Lord Dyson, head of the civil judiciary in England and Wales, led judgment in R oao Evans v Attorney General and R oao Evans & Information Commissioner v 7 Govt Depts (Princes Charles letters case).
In 2012 the attorney general Dominic Grieve blocked a decision by the Upper Tribunal Administrative Appeals Chamber to allow the letters to be disclosed under the Freedom of Information Act.
Disclosure of the correspondence ‘could damage the prince of Wales’ ability to perform his duties when he becomes king’, he said.
But Dyson ruled today that Grieve did not have reasonable grounds to quash the decision with a 53(2) certificate under the Freedom of Information Act.

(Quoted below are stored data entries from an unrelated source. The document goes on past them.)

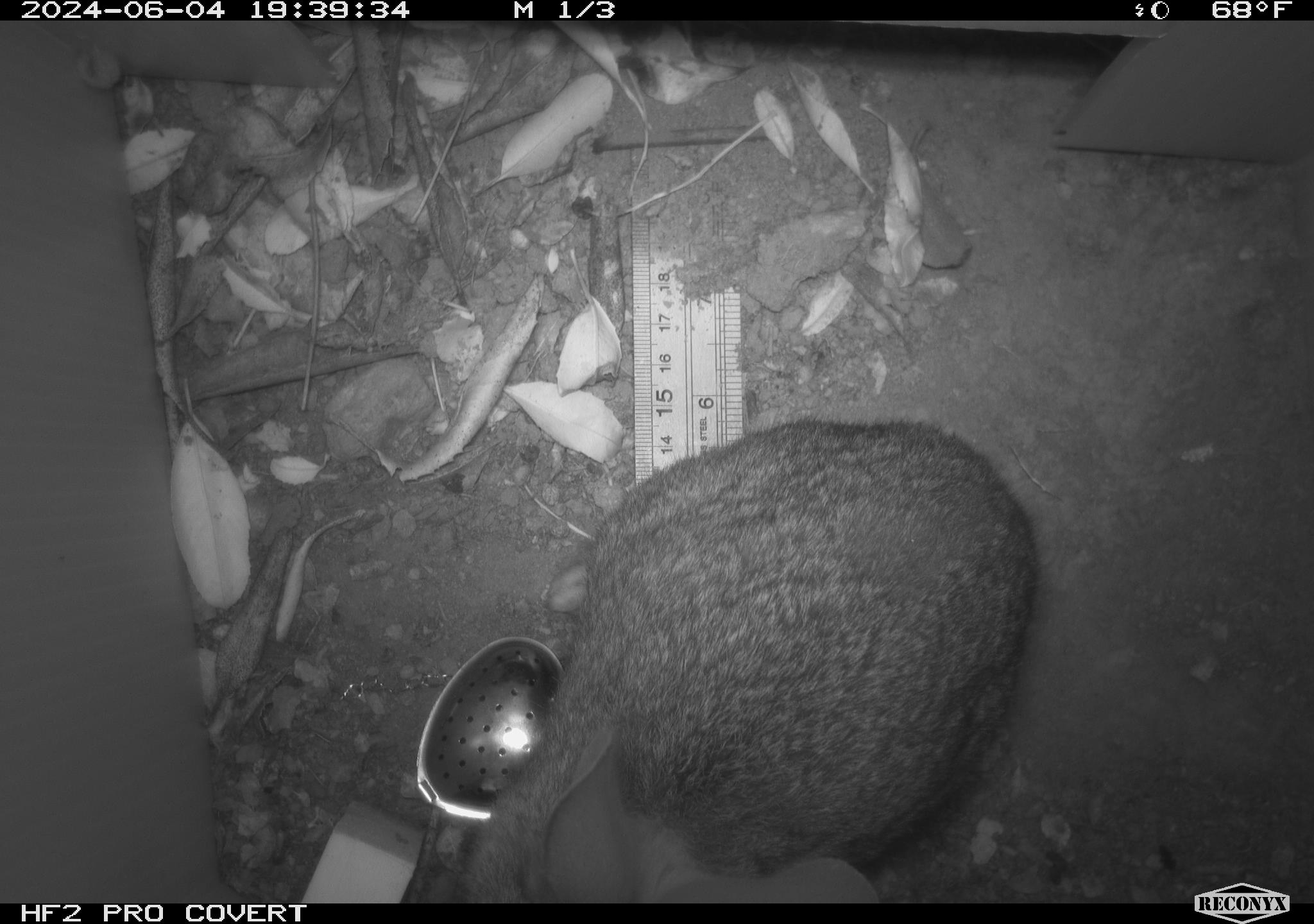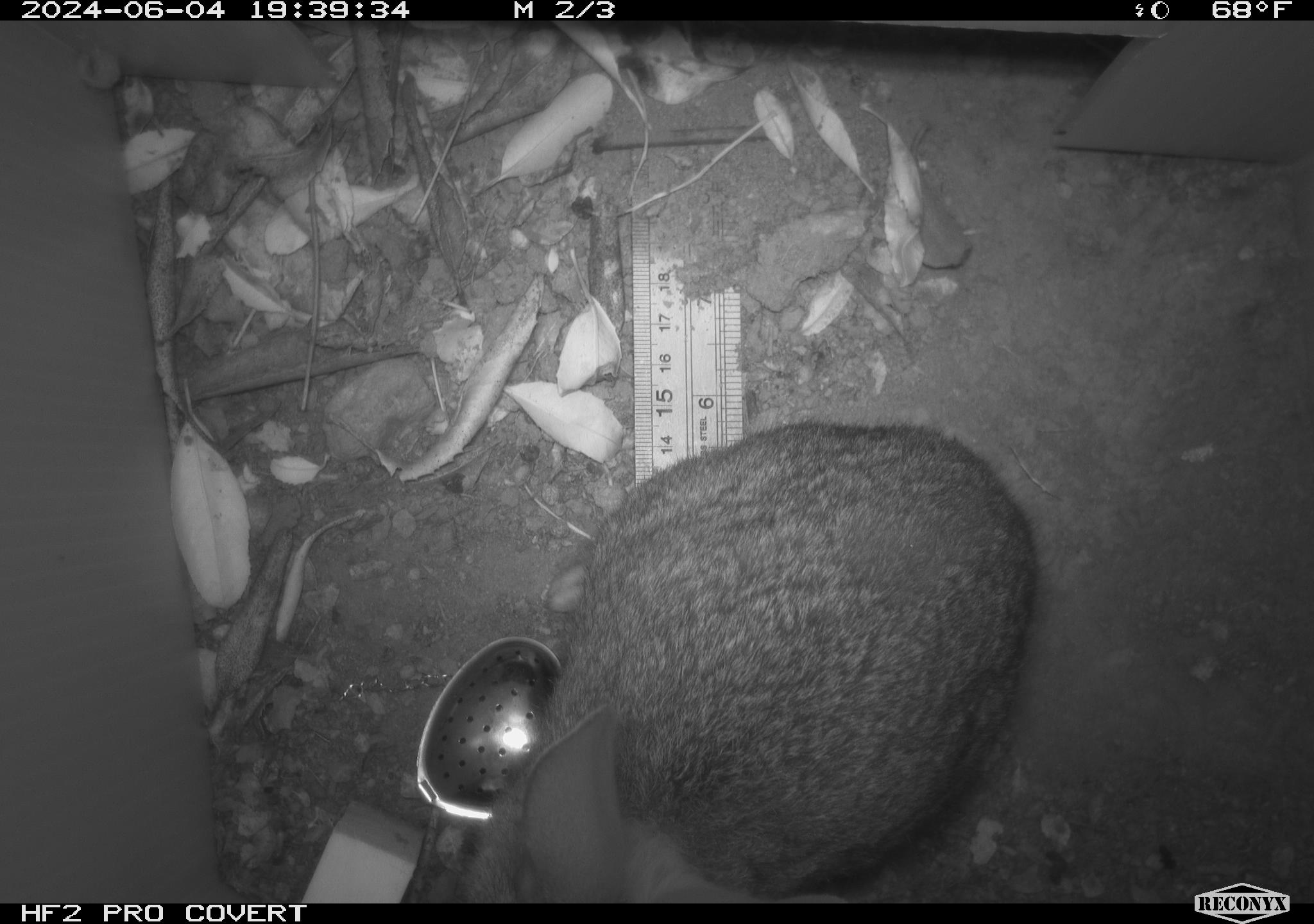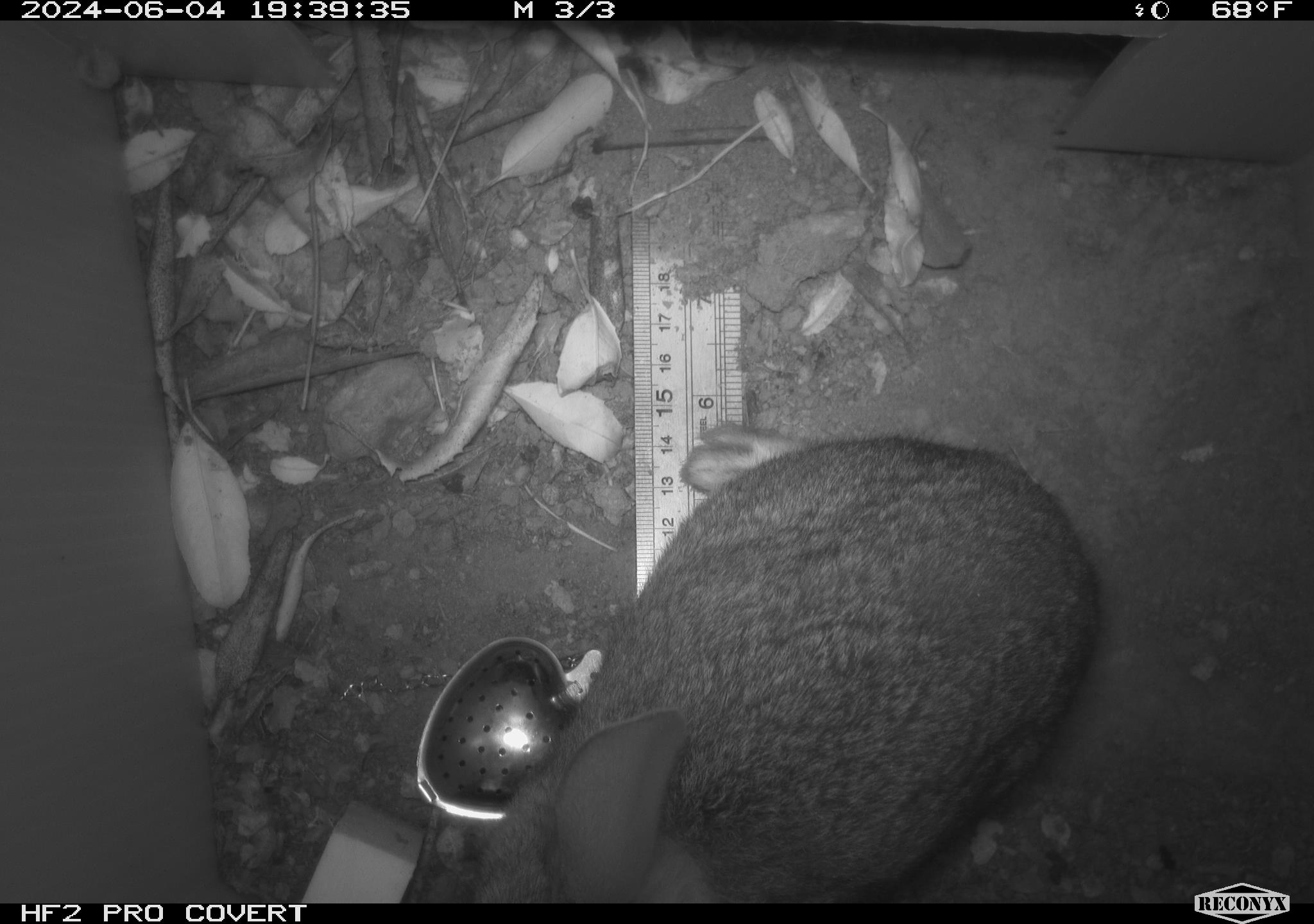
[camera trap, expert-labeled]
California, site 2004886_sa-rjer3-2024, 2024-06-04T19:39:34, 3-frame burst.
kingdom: Animalia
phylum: Chordata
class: Mammalia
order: Lagomorpha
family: Leporidae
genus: Sylvilagus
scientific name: Sylvilagus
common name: cottontail rabbits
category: sylvilagus species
Sylvilagus species (cottontail rabbits) (Sylvilagus).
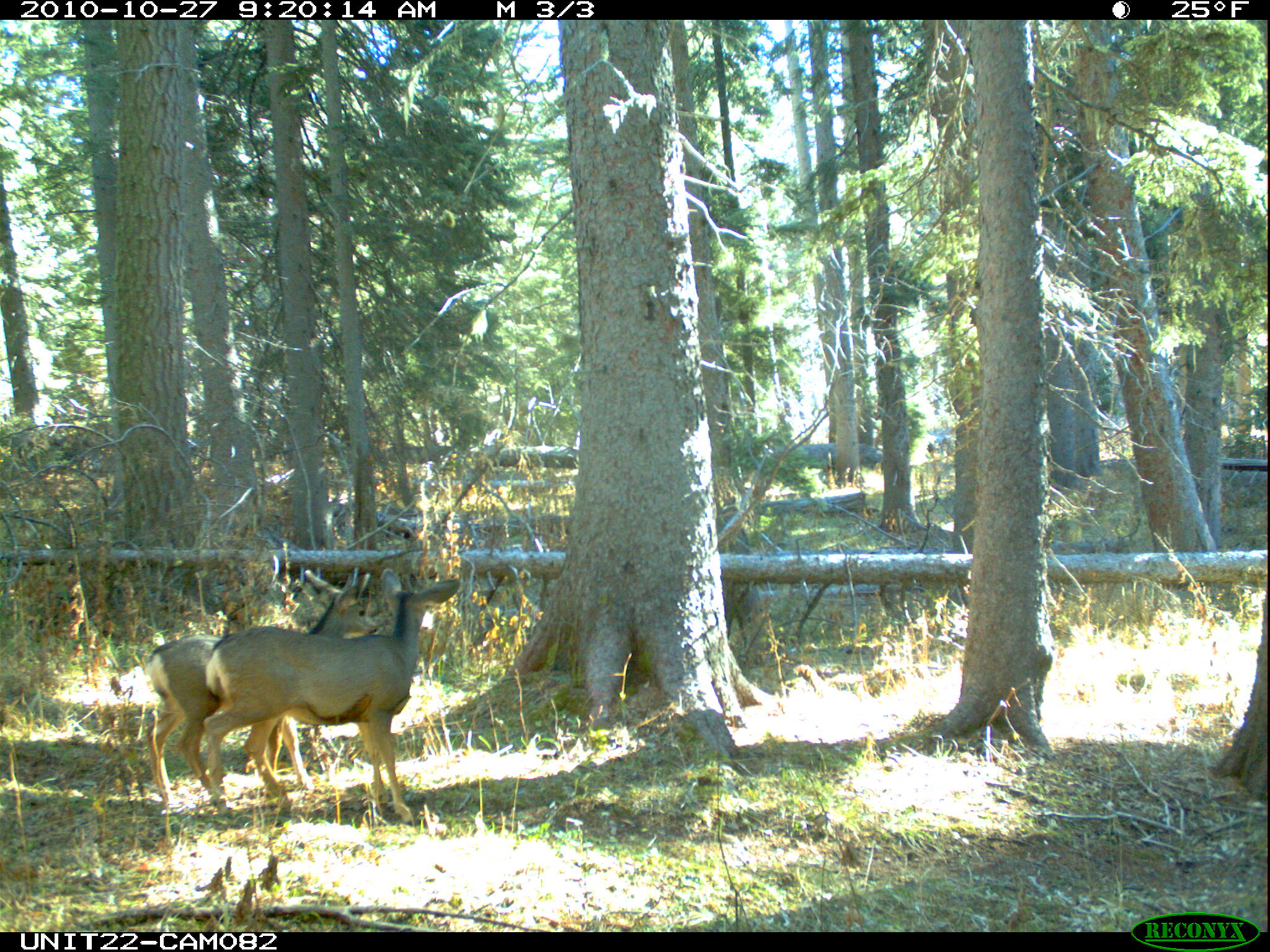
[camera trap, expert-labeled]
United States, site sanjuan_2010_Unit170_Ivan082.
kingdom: Animalia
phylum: Chordata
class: Mammalia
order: Artiodactyla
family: Cervidae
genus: Odocoileus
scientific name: Odocoileus hemionus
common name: mule deer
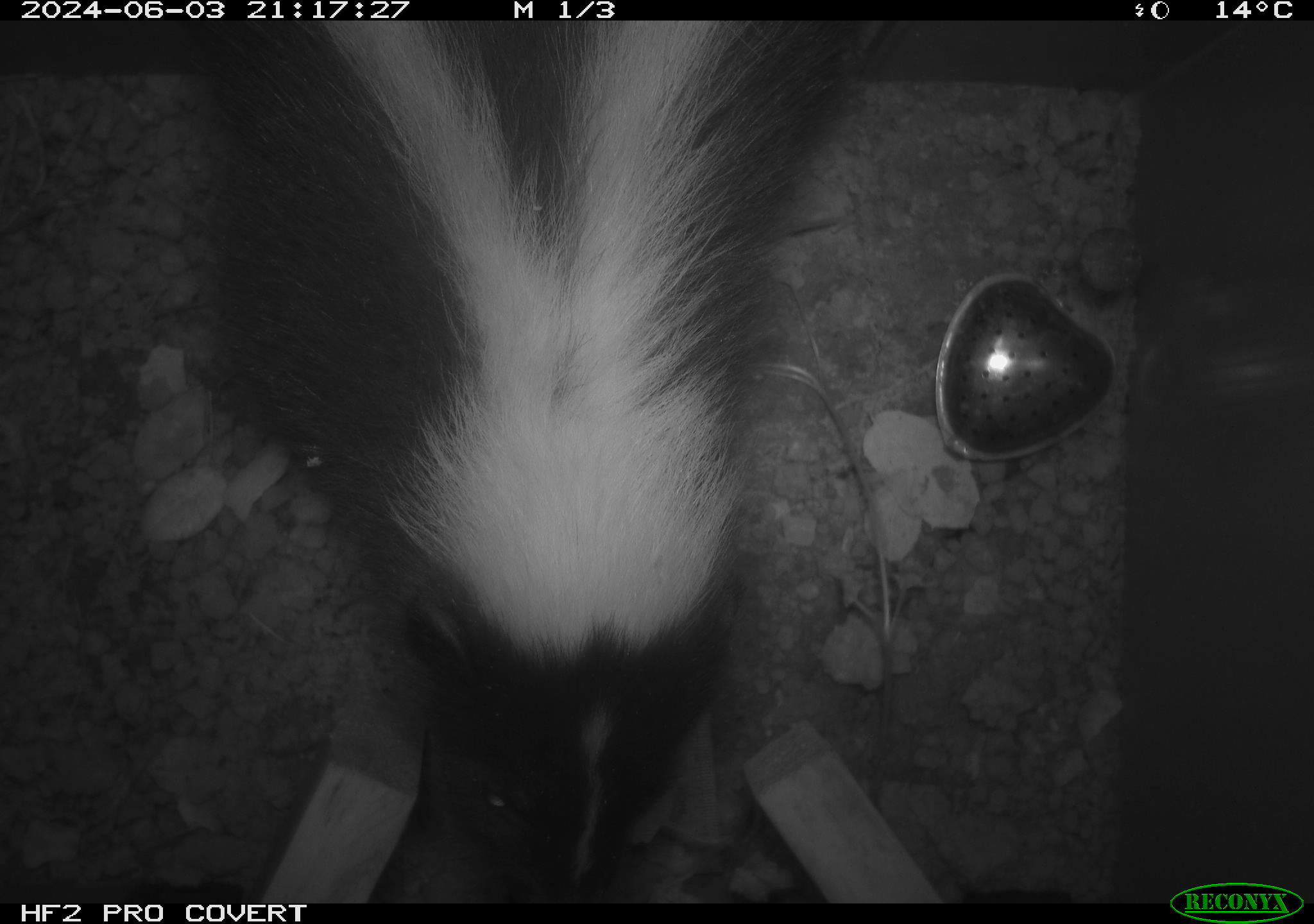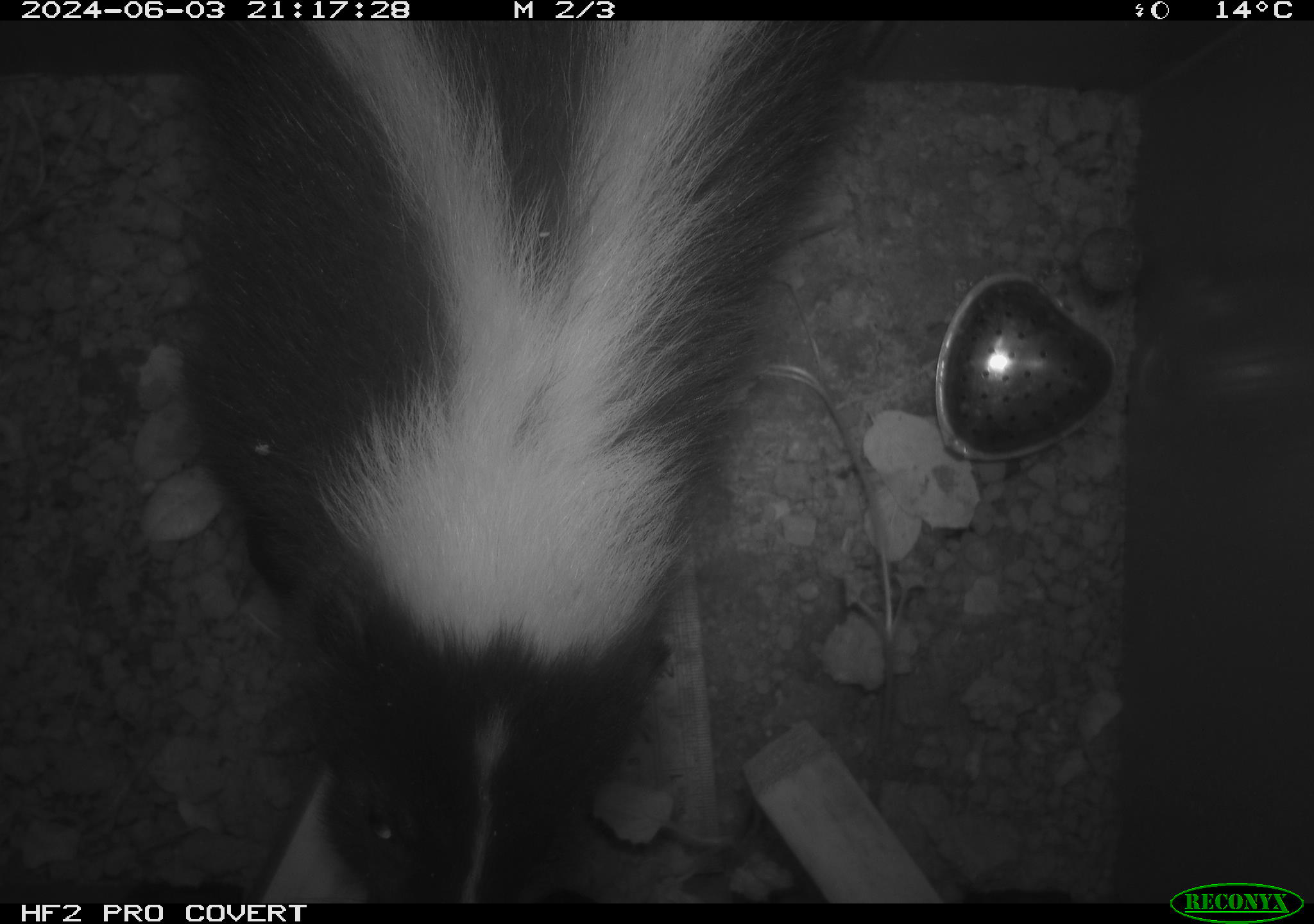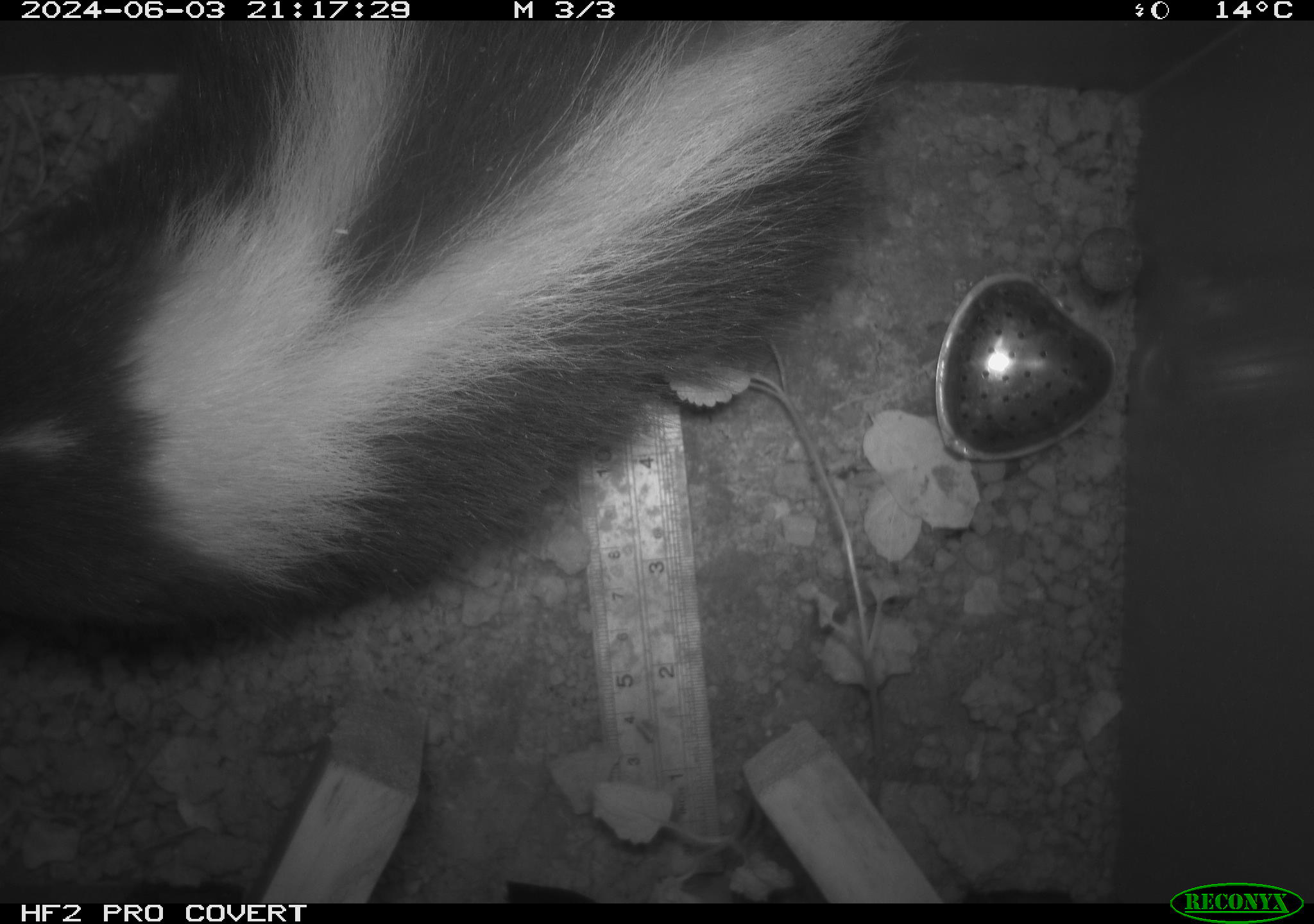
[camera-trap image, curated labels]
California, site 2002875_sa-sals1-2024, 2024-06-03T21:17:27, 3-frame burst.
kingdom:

‘The mere fact that he reached a different conclusion from the [upper tribunal] in weighing the competing public interests involved was not enough,’ said Dyson.
‘He had no good reason for overriding the meticulous decision of the UT reached after six days of hearing and argument. He could point to no error of law or fact in the UT’s judgment approved by the court,’ he said.
He also said the certificate is incompatible with EU law.
The attorney general’s office said in a statement: ‘We are disappointed by the decision in the Evans (Prince of Wales letters) case. To protect the principles at stake we will pursue an appeal.’
The Campaign for Freedom of Information, which had intervened as an interested party, welcomed the Court of Appeal’s ruling.
Maurice Frankel, the campaign’s director, said: ‘The FOI Act has an elaborate appeal process, which the government could have used to challenge a decision it believed was wrong. Instead it has attempted to squash the decision, bypassing the need to argue its case, by use of a veto.
‘The court’s ruling will make it much harder for government to override a well-argued tribunal case in future. Disagreeing with the decision will not be enough, it will have to show why the decision is flawed or that circumstances have changed since it was reached. That is a major improvement to the public’s right to know.’